Togo : la mobilisation de l’opposition marquée par de nombreuses échauffourées avec les forces de l’ordre

Une rue de Lomé après les échauffourées entre les forces de l'ordre et l'opposition, le jeudi 5 octobre 2017. © Edmond d'Almeida pour JA

La tension est montée d’un cran jeudi, au deuxième jour des manifestations de l’opposition dans plusieurs villes du pays. Pour cette  journée dite "de la colère", de nombreuses échauffourées ont opposé les manifestants aux forces de l’ordre dans la capitale.

Ils étaient encore des milliers dans les rues dans plusieurs villes du pays ce 5 octobre à l’appel de la coalition de l’opposition. Pour commémorer les 27 ans du « procès du 5 octobre », date importante dans l’histoire du processus démocratique au Togo, l’opposition souhaitait marquer un grand coup et faire ainsi plier le pouvoir en place. En 1990 en effet, de nombreux Togolais avaient pris d’assaut le palais de justice de Lomé pour assister au prononcé du verdict de « l’affaire des tracts ». Une audience qui avait provoqué un soulèvement populaire qui ouvert quelques mois plus tard la voie à la tenue de la Conférence nationale « souveraine ».

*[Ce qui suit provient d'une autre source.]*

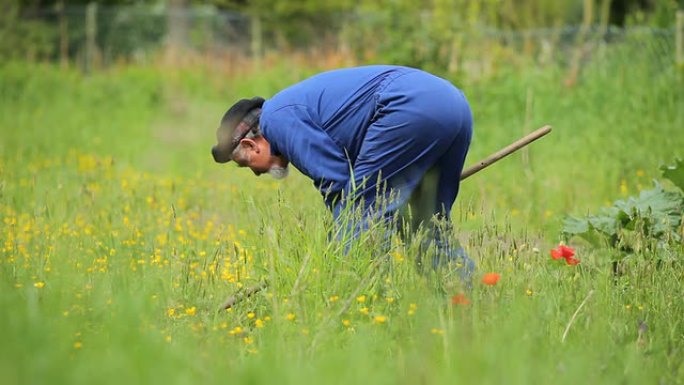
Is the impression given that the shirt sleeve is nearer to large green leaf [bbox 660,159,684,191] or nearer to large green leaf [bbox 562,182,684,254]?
large green leaf [bbox 562,182,684,254]

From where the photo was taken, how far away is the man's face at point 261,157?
5051mm

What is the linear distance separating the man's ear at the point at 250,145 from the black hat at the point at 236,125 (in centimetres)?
3

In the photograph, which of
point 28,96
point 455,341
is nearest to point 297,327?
point 455,341

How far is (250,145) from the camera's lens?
16.6 feet

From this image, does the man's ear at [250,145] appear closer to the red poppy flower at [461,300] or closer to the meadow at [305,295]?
the meadow at [305,295]

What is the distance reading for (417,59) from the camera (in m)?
12.8

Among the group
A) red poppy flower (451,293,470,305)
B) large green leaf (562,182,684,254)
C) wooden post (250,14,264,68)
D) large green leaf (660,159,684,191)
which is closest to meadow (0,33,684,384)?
red poppy flower (451,293,470,305)

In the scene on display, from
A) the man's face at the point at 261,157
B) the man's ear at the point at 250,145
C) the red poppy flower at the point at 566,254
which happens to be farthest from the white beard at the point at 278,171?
the red poppy flower at the point at 566,254

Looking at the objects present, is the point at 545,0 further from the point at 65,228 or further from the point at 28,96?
the point at 65,228

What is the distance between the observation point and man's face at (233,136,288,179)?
199 inches

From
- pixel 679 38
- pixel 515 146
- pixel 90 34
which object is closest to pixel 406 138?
pixel 515 146

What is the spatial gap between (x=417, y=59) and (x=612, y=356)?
9.45 metres

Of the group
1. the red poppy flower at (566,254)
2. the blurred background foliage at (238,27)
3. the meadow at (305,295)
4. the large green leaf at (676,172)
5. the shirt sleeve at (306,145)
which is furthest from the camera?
the blurred background foliage at (238,27)

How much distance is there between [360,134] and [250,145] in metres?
0.53
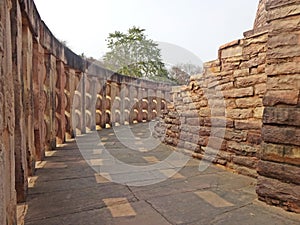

Lors de ce nouveau round dans le bras de fer qui oppose pouvoir et opposition depuis le 19 août, les exigences de l’opposition sont restées les mêmes : un retour à la Constitution de 1992 dans sa version originelle, le vote de la diaspora, la libération des personnes arrêtées lors des différentes manifestations et pour certains, le départ du chef de l’État. De nouvelles pancartes ont néanmoins fait leur apparition, dénonçant l’appel lancé la veille par la communauté internationale pour la tenue d’un référendum constitutionnel dans les plus brefs délais.

« Conclure la lutte »

Dès les premières heures des rassemblements prévus dans la capitale, des manifestants ont érigé des barricades sur de nombreux axes de la capitale. Car la veille, lors de l’ « ultime avertissement », Tikpi Atchadam, figure de proue de ce nouveau souffle de l’opposition, avait demandé aux Togolais de sortir massivement pour « conclure la lutte ». Un appel entendu par les militants de l’opposition qui ont bloqué en plusieurs endroits la circulation dans la capitale.

De nombreuses échauffourées ont opposé les forces de l’ordre aux manifestants. Ces derniers ont érigé des barricades, brûlé des pneus pour « exprimer leur ras-le-bol ». « Nous devons nous faire entendre par tous les moyens par les autorités qui restent sourdes à nos réclamations », témoigne un taxi-moto « déterminé à aller au bout de la lutte ». Vers 20 heures locales, la tension était encore perceptible au niveau du carrefour Dekon au centre de Lomé et dans certains quartiers périphérique de la capitale. Le gouvernement a dénoncé « des actes de vandalisme, des poses de barricades par des manifestants surexcités qui ont saccagé les étalages de plusieurs marchés ».

Des pavés descellés à Lomé après des affrontements entre les forces de l'ordre et des manifestants de l'opposition, jeudi 5 octobre. © Edmond d’Almeida pour JA

Et maintenant ?

Certaines rues de Lomé ressemblaient à la tombée de la nuit à un champ de bataille. Pavés descellés, affiches publicitaires saccagées, voitures vandalisées, pneus brûlés… On dénombre des blessés à Lomé et à Sokodé où la police aurait procédé à des interpellations. « Nous avons gagné le combat de la mobilisation, mais il reste encore la bataille politique à remporter », a confié en fin de journée à Jeune Afrique, l’opposant Gerry Taama.

Alors que de nombreuses voix s’élèvent pour convier les deux camps au dialogue, l’opposition a rejeté l’appel de la communauté internationale pour un référendum. « La coalition des quatorze partis politiques de l’opposition et toutes les forces démocratiques togolaises ont pris connaissance avec beaucoup d’étonnement et d’indignation le communiqué conjoint de la Communauté économique des États de l’Afrique de l’Ouest (Cedeao), de l’Union africaine (UA) et du Bureau des Nations unies pour l’Afrique de l’Ouest et le Sahel (UNOWAS) », a-t-elle indiqué dans un communiqué rendu public jeudi peu avant les manifestations. Si pour le moment aucune indication n’a été donnée sur les actions à mener les prochains jours, les leaders de la contestation souhaitent « maintenir la pression » sur le pouvoir.

Des sympathisants du parti au pouvoir ont également tenu mercredi et jeudi des meetings dans la capitale pour apporter leur soutien à Faure Gnassingbé. Le chef de l’État a de son côté ouvert jeudi à Niamey, au Niger, en tant que président en exercice de la Cedeao, le Forum des Premières dames de l’organisation.